== HOW TO COMPLETE THIS TASK ==
Reprint all records below exactly. No images.

== DATA SHOWN ==
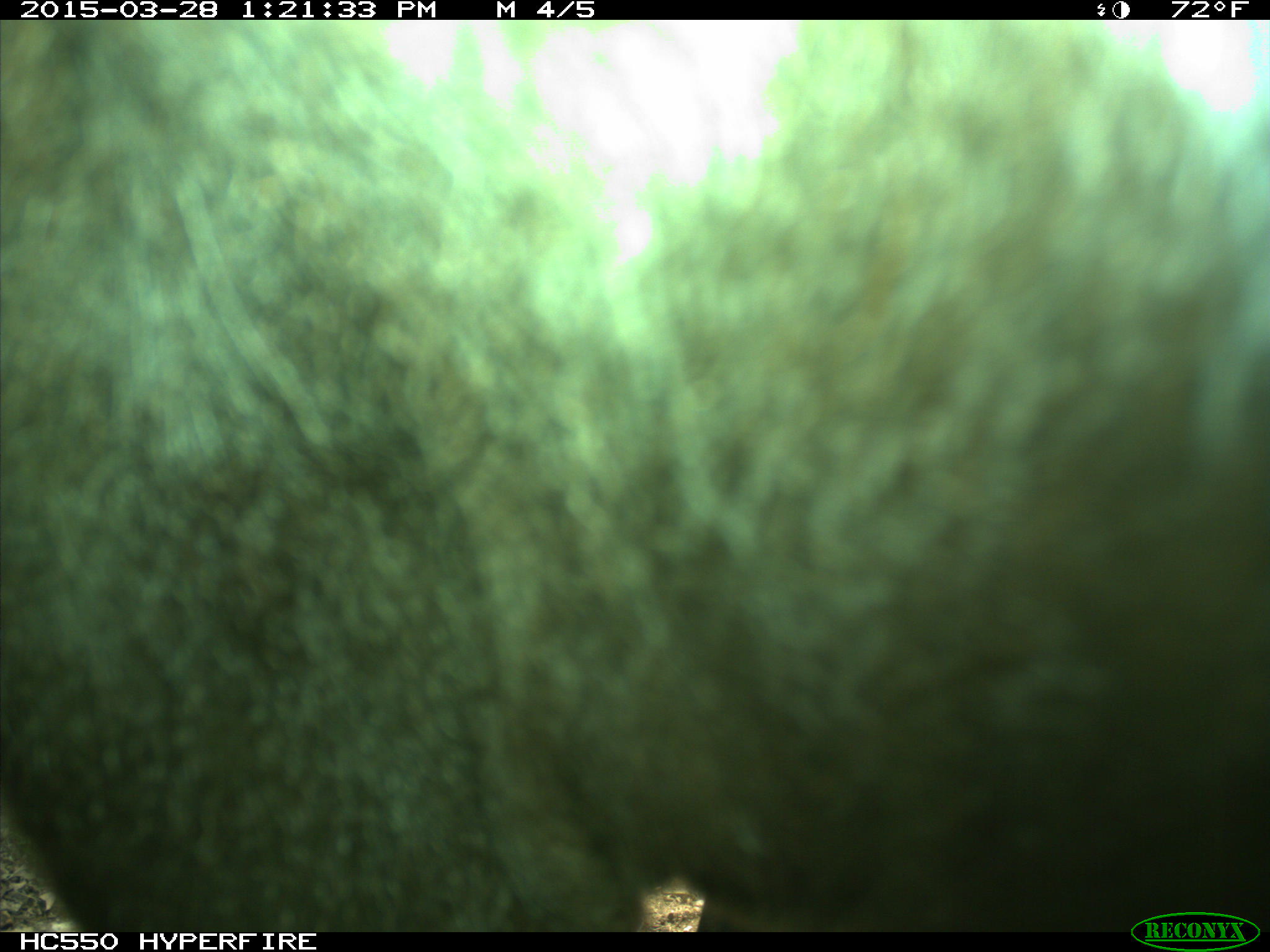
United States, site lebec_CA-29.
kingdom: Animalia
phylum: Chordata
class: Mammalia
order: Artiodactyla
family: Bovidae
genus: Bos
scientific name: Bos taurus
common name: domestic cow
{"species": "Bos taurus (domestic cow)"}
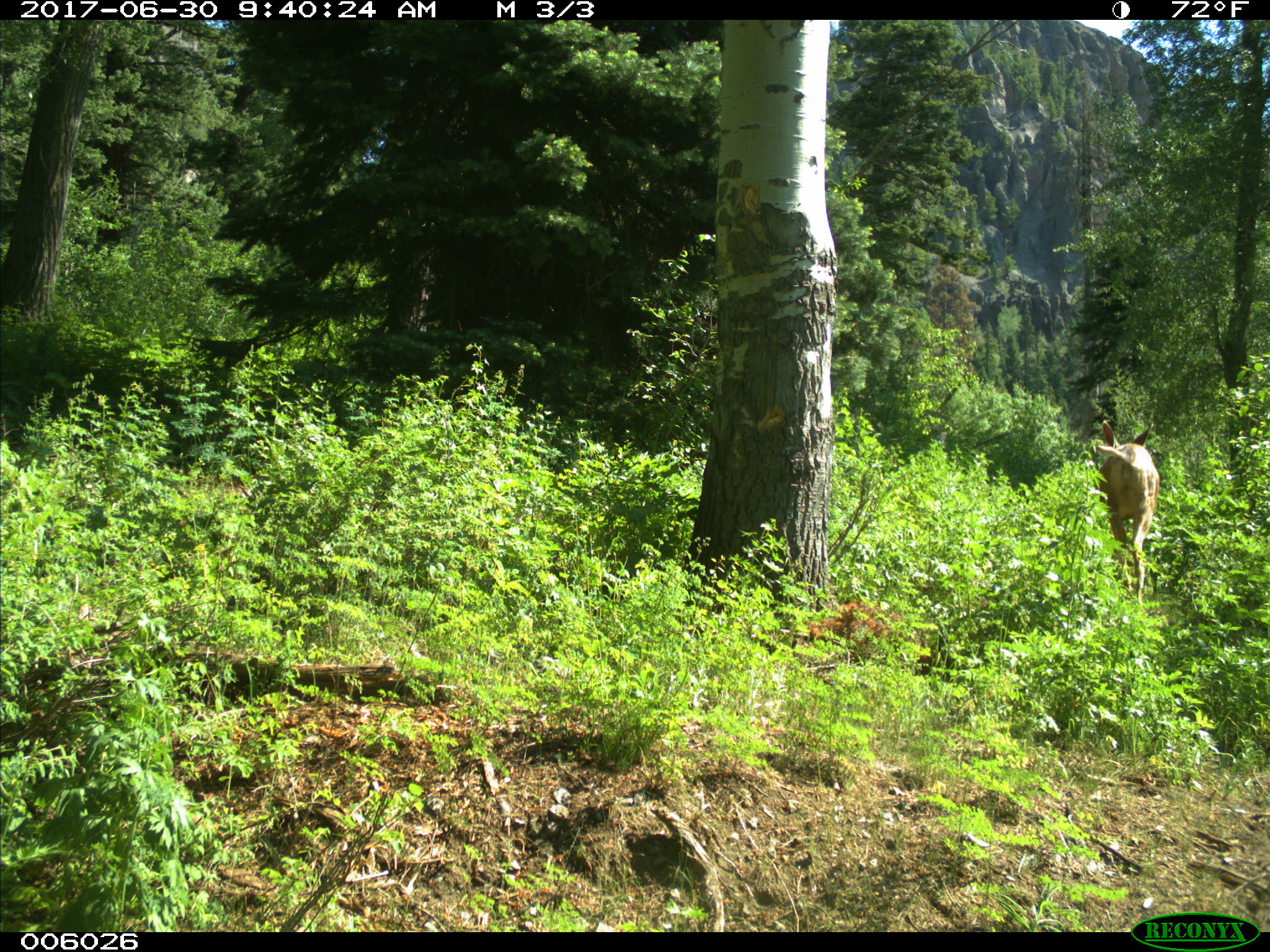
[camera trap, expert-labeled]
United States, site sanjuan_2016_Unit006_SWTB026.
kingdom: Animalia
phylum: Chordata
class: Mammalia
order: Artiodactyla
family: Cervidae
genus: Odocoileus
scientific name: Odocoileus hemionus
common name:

== REPLY ==
United States, site lebec_CA-29.
kingdom: Animalia
phylum: Chordata
class: Mammalia
order: Artiodactyla
family: Bovidae
genus: Bos
scientific name: Bos taurus
common name: domestic cow
{"species": "Bos taurus (domestic cow)"}
[camera trap, expert-labeled]
United States, site sanjuan_2016_Unit006_SWTB026.
kingdom: Animalia
phylum: Chordata
class: Mammalia
order: Artiodactyla
family: Cervidae
genus: Odocoileus
scientific name: Odocoileus hemionus
common name:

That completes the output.